Beauty, Biodiversity, and Scientific Wonders of the Coral Realm

By Eric H. Borneman


"Some of my best memories are of the times spent drifting aimlessly over Acropora thickets in the Caribbean.

Twenty-five years ago there was hardly an area in the West Indies where one couldn’t take a mask and fins and paddle off a beach and see vast fields of staghorn coral, A. cervicornis, brimming with wild-colored reef fishes zipping in and out of a profusion of branches.

Before arriving there, one necessarily swam over beds of turtle grass with countless conch gliding along the sandy substrate. Often, the water would become quite shallow, and vast fields of Diadema urchins would wave their spines menacingly below.

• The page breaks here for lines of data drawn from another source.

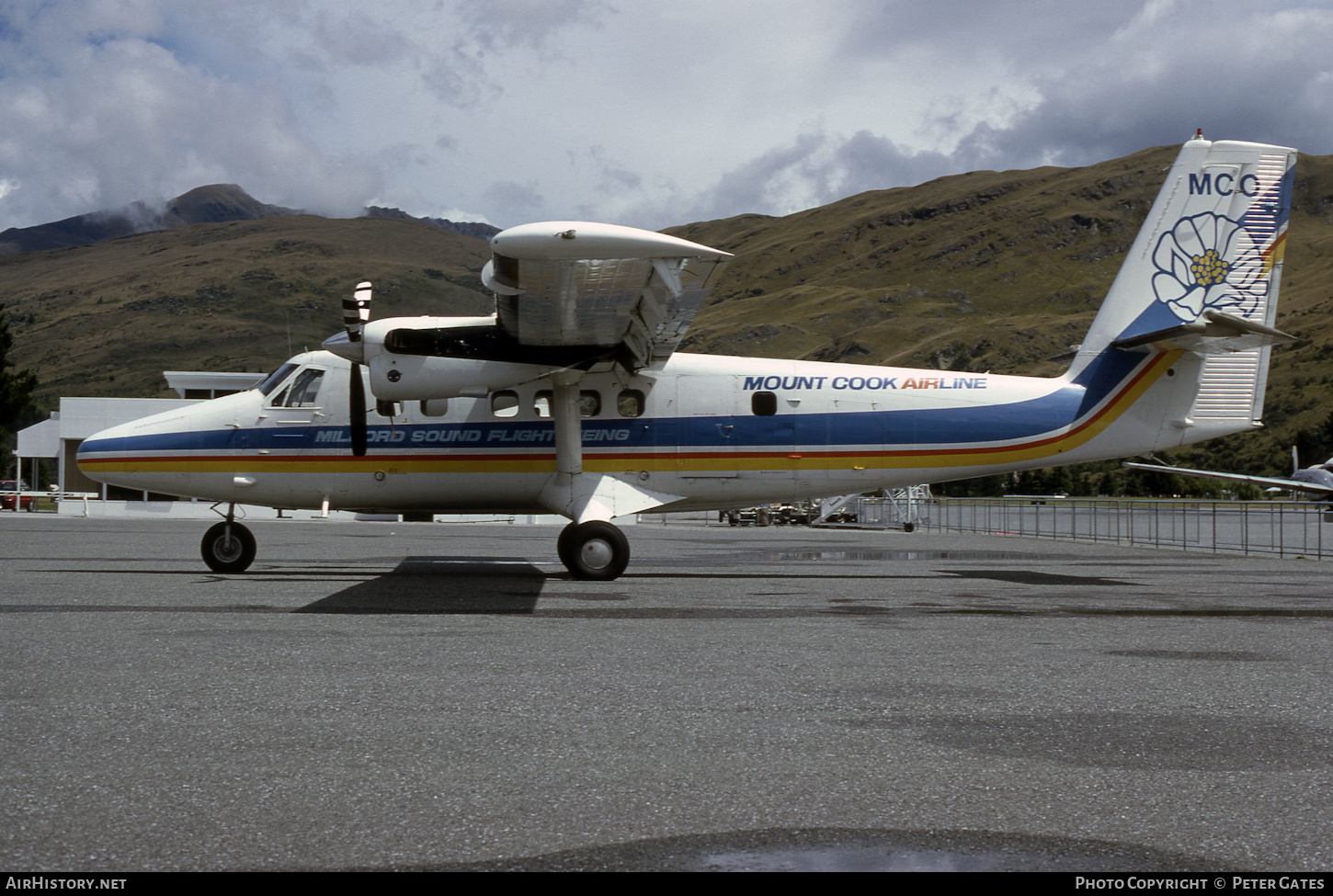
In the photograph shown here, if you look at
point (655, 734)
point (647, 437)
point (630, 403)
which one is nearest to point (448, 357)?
point (630, 403)

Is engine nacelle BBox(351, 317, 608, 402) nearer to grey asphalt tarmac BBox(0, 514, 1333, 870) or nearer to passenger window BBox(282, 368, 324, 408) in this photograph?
passenger window BBox(282, 368, 324, 408)

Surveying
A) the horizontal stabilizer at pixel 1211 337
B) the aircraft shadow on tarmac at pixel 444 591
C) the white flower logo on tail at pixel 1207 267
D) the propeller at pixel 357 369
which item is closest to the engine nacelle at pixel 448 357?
the propeller at pixel 357 369

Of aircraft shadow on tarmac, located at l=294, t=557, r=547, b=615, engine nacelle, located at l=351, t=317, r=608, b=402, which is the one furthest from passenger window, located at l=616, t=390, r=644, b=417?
aircraft shadow on tarmac, located at l=294, t=557, r=547, b=615

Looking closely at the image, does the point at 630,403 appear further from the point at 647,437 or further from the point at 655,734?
the point at 655,734

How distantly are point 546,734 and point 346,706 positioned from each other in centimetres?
132

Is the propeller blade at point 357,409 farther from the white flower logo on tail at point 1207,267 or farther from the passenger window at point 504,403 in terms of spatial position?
the white flower logo on tail at point 1207,267

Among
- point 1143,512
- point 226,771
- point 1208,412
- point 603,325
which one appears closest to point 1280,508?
point 1143,512

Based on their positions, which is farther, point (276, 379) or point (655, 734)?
point (276, 379)

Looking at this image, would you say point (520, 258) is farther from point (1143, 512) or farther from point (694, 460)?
point (1143, 512)

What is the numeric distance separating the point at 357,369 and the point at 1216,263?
12.9 meters

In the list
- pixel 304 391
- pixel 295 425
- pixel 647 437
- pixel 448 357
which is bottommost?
pixel 647 437

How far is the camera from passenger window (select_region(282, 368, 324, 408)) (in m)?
15.4

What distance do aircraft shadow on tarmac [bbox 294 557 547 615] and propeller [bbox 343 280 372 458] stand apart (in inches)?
80.2

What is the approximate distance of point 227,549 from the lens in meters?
15.1
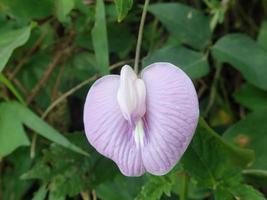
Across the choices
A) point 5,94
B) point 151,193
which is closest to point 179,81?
point 151,193

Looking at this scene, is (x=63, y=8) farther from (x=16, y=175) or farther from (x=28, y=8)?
(x=16, y=175)

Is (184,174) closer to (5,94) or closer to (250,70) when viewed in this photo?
(250,70)

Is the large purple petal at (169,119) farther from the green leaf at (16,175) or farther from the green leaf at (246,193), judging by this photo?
the green leaf at (16,175)

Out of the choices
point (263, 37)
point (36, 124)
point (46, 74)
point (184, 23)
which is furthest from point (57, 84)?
point (263, 37)

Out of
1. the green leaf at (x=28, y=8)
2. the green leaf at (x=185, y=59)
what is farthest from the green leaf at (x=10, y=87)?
the green leaf at (x=185, y=59)

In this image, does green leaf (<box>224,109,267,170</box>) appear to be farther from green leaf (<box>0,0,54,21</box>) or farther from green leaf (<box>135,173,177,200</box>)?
green leaf (<box>0,0,54,21</box>)

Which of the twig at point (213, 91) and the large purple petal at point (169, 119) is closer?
the large purple petal at point (169, 119)

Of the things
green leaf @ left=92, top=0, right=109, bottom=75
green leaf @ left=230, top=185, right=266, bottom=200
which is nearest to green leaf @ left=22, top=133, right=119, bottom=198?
green leaf @ left=92, top=0, right=109, bottom=75
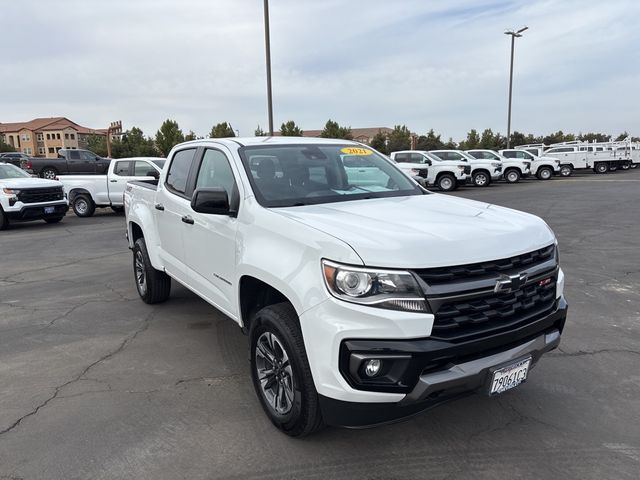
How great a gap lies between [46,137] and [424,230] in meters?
126

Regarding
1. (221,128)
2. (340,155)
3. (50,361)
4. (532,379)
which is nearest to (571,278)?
(532,379)

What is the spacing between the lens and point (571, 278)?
675cm

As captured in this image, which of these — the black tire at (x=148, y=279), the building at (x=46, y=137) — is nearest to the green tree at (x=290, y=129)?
the black tire at (x=148, y=279)

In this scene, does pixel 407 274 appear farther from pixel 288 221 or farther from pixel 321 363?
pixel 288 221

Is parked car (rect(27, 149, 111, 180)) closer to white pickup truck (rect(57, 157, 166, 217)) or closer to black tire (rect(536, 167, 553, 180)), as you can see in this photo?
white pickup truck (rect(57, 157, 166, 217))

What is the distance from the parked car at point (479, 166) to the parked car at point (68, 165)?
17.9 metres

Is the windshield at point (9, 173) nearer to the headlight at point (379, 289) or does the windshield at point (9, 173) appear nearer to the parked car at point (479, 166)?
the headlight at point (379, 289)

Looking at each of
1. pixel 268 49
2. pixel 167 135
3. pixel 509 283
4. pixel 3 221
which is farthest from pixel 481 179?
pixel 167 135

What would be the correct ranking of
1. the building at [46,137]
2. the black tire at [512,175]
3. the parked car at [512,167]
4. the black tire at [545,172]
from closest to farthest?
the parked car at [512,167]
the black tire at [512,175]
the black tire at [545,172]
the building at [46,137]

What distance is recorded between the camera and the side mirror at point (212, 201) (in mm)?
3363

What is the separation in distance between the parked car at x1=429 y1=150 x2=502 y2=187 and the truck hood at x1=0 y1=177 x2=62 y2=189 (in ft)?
56.9

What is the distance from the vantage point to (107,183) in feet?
49.8

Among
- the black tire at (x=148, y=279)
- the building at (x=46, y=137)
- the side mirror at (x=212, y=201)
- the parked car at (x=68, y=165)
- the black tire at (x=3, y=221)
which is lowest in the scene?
the black tire at (x=3, y=221)

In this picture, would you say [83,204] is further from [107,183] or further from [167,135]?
[167,135]
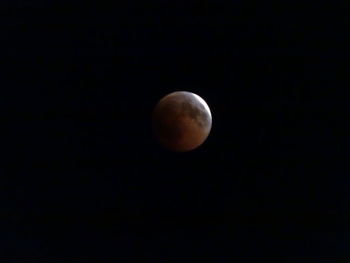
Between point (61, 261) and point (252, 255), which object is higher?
point (252, 255)

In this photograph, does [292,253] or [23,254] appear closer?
[23,254]

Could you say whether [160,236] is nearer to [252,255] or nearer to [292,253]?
[252,255]

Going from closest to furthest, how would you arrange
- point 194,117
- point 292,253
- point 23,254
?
point 194,117 < point 23,254 < point 292,253

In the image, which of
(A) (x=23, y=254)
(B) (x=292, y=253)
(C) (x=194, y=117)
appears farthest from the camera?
(B) (x=292, y=253)

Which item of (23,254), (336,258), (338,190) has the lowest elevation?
(23,254)

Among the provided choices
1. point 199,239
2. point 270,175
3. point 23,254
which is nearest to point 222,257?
point 199,239

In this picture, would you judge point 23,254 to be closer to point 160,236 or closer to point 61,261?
point 61,261
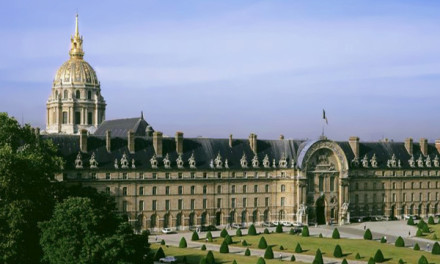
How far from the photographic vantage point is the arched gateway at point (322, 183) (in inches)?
4865

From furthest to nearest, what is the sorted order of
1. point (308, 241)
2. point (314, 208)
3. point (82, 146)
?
point (314, 208) < point (82, 146) < point (308, 241)

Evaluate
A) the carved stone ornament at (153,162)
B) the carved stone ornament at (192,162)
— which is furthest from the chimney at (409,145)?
the carved stone ornament at (153,162)

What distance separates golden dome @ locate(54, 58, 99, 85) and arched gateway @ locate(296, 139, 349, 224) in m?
72.6

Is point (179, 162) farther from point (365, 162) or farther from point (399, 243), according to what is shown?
point (365, 162)

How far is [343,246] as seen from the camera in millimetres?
96062

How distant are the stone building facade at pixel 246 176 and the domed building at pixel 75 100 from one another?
3091cm

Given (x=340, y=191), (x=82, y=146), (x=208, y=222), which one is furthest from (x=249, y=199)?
(x=82, y=146)

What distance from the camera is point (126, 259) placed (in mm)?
66312

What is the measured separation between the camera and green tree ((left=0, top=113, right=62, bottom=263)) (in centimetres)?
7069

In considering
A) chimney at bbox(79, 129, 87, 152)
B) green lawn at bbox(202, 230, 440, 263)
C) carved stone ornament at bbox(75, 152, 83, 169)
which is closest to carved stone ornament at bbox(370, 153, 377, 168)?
green lawn at bbox(202, 230, 440, 263)

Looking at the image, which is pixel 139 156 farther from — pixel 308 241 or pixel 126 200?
pixel 308 241

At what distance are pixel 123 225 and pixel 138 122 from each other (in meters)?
70.4

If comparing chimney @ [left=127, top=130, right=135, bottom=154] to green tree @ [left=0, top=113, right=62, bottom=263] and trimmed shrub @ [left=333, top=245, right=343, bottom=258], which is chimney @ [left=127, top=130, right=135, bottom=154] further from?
trimmed shrub @ [left=333, top=245, right=343, bottom=258]

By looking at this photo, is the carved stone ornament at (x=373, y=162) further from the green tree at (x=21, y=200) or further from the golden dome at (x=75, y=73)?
the golden dome at (x=75, y=73)
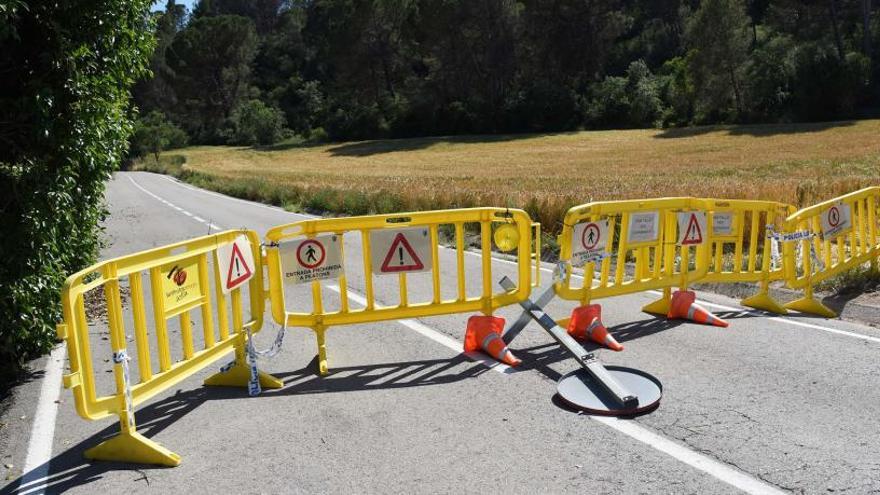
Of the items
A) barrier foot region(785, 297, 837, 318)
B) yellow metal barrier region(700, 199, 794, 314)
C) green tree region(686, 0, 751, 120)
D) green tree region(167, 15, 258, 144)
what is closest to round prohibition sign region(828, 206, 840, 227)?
yellow metal barrier region(700, 199, 794, 314)

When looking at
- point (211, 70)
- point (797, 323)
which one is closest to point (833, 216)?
point (797, 323)

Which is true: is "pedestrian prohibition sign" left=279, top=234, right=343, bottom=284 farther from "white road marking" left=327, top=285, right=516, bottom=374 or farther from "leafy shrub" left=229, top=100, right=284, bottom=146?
"leafy shrub" left=229, top=100, right=284, bottom=146

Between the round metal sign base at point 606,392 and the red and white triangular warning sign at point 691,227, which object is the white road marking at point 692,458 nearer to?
the round metal sign base at point 606,392

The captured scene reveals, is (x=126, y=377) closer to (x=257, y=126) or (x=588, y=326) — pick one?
(x=588, y=326)

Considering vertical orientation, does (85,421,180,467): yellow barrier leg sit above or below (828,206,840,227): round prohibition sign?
below

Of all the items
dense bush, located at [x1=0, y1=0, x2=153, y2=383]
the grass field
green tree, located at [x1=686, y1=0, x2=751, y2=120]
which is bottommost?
the grass field

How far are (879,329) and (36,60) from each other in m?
8.31

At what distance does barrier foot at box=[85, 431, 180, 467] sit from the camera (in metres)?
4.62

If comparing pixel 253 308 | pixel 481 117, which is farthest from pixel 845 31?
pixel 253 308

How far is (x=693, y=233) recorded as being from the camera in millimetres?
7906

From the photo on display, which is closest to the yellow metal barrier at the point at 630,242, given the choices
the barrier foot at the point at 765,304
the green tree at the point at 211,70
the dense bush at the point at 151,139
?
the barrier foot at the point at 765,304

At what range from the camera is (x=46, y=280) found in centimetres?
649

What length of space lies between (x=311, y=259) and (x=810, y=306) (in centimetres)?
550

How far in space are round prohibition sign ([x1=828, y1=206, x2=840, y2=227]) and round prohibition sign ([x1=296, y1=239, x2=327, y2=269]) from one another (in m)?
6.03
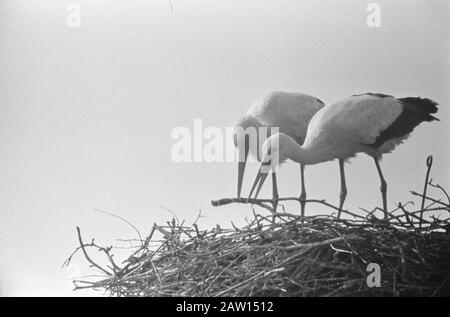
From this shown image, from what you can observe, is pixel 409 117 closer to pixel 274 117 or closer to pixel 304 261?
pixel 274 117

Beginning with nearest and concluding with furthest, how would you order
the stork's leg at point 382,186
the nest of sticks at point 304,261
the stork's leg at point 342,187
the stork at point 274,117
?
the nest of sticks at point 304,261
the stork's leg at point 382,186
the stork's leg at point 342,187
the stork at point 274,117

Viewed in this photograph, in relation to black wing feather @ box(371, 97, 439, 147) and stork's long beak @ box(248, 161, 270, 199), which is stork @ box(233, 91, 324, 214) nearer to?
stork's long beak @ box(248, 161, 270, 199)

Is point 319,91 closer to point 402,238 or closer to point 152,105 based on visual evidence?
point 152,105

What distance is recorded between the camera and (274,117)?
2719 millimetres

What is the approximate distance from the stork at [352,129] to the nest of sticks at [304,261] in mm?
514

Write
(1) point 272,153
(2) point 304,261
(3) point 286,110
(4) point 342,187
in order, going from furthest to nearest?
(3) point 286,110 < (4) point 342,187 < (1) point 272,153 < (2) point 304,261

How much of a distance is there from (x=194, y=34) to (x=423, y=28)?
→ 67 centimetres

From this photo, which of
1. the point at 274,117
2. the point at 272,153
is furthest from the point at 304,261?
the point at 274,117

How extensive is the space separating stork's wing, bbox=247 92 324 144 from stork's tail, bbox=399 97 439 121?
1.09 ft

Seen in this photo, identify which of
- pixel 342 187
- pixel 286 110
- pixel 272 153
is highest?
pixel 286 110

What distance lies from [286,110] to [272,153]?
0.32 meters

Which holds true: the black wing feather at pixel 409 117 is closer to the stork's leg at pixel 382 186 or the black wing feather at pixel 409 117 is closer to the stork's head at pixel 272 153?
the stork's leg at pixel 382 186

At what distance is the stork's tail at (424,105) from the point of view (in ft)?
7.95

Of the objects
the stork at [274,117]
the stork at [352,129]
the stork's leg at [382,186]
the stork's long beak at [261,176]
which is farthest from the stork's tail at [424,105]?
the stork's long beak at [261,176]
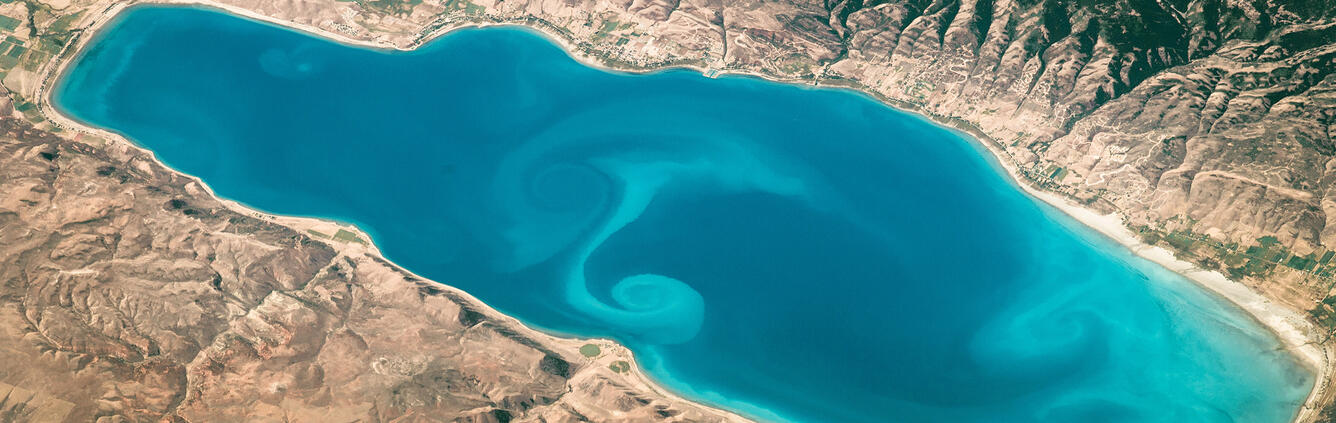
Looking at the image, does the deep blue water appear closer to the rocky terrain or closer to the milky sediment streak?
the milky sediment streak

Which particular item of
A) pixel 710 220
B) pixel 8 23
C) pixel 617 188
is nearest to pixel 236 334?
pixel 617 188

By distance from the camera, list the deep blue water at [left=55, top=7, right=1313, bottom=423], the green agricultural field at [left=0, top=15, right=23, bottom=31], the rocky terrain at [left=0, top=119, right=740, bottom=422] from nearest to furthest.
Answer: the rocky terrain at [left=0, top=119, right=740, bottom=422]
the deep blue water at [left=55, top=7, right=1313, bottom=423]
the green agricultural field at [left=0, top=15, right=23, bottom=31]

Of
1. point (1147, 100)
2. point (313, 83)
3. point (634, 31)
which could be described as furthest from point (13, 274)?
point (1147, 100)

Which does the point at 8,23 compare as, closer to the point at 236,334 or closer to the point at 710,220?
the point at 236,334

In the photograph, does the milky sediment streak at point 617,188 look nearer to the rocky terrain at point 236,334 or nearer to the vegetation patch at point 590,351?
the vegetation patch at point 590,351

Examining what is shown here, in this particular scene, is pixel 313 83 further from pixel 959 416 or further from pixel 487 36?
pixel 959 416

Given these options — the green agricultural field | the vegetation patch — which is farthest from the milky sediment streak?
the green agricultural field
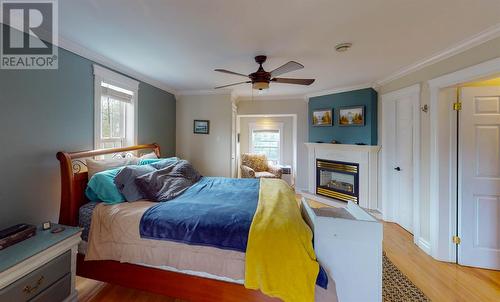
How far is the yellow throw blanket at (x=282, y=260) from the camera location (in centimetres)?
133

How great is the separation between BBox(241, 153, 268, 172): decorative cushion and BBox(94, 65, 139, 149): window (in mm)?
2804

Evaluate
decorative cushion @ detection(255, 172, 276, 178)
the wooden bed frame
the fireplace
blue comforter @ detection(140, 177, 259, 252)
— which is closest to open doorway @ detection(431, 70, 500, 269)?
the fireplace

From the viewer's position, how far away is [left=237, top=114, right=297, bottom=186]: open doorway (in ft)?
19.5

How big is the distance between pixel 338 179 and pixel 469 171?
2.14 m

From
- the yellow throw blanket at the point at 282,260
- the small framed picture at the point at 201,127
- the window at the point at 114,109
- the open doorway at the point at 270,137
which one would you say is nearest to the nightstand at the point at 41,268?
the window at the point at 114,109

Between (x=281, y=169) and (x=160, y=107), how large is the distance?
123 inches

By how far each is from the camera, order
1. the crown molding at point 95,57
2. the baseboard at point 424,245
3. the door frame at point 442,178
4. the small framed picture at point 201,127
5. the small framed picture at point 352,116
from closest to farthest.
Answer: the crown molding at point 95,57 → the door frame at point 442,178 → the baseboard at point 424,245 → the small framed picture at point 352,116 → the small framed picture at point 201,127

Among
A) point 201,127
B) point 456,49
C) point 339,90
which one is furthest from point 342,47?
point 201,127

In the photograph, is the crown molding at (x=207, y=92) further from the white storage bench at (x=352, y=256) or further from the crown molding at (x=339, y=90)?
the white storage bench at (x=352, y=256)

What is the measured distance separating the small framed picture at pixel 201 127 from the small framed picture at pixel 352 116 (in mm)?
2651

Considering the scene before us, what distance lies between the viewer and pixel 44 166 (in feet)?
6.45

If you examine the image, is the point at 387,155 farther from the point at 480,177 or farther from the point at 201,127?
the point at 201,127

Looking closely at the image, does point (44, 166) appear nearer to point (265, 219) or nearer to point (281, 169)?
point (265, 219)

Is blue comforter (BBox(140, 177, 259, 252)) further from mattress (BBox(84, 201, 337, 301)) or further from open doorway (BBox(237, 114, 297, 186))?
open doorway (BBox(237, 114, 297, 186))
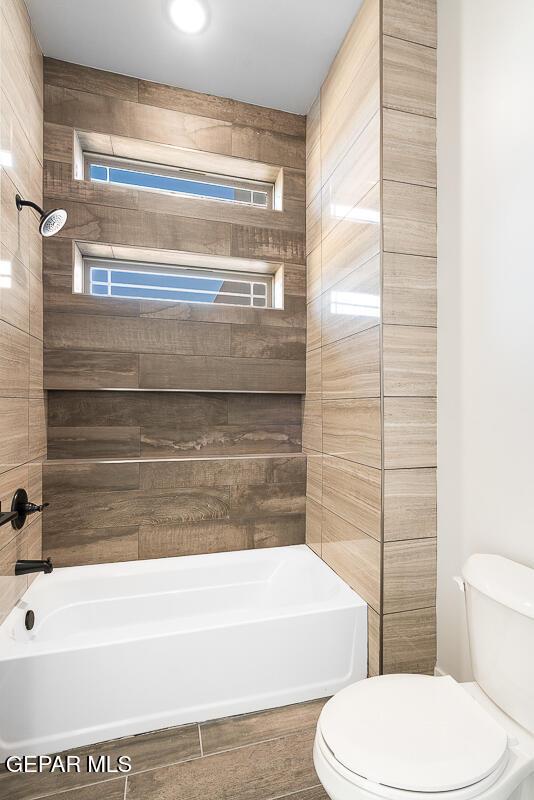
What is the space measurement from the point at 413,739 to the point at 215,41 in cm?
278

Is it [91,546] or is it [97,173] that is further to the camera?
[97,173]

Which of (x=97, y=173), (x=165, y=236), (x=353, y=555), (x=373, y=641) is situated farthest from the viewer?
(x=97, y=173)

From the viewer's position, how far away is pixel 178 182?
100.0 inches

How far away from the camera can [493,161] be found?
146 centimetres

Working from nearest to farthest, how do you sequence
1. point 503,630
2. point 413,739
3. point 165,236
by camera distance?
point 413,739, point 503,630, point 165,236

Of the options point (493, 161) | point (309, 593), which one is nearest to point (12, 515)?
point (309, 593)

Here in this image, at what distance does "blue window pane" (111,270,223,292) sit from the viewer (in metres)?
2.46

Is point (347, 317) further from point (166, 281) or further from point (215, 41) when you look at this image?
point (215, 41)

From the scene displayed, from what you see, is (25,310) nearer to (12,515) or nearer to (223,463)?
(12,515)

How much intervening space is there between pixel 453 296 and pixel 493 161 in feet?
1.50

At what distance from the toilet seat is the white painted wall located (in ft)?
1.53

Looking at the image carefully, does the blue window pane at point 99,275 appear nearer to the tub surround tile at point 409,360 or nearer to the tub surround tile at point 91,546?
the tub surround tile at point 91,546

On one memorable day off a northwestern beach in Barbados, I found patch reefs rising haphazardly out to 152 or 182 m (50 or 60 ft.) of water. A storm had kicked the waves up from the night before, and the water was still surging quite a bit. As I swam in the shallows among the Diadema and Acropora fields, each wave would periodically lift and then drop me several feet.

In the trough of the wave, the bottom would appear to come up suddenly, and the spines of the urchins came uncomfortably close. At one point, I realized I had to breathe shallowly and suck in my stomach, lest the spines actually find my skin. I quickly and carefully kicked around the staghorn thickets to deeper water, against the surging waves, to find myself, once again, in safer depths to enjoy the beauty of these reefs.

Such encounters were once common off many islands, but today they are increasingly rare. Mass mortalities of both Acropora and Diadema have occurred since I first began my explorations of coral reefs in Jamaica, Barbados, and elsewhere in the Caribbean.

The conchs have become a threatened species in many areas. Today, I look with a great deal of wistfulness at the shelves of conch shells, urchin tests, and Acropora branches that I gathered for my private collections. Now I regret those lives I took as souvenirs. At the time, no one foresaw what would happen. I now use their presence as a reminder of the ecological change that can happen in the blink of an eye.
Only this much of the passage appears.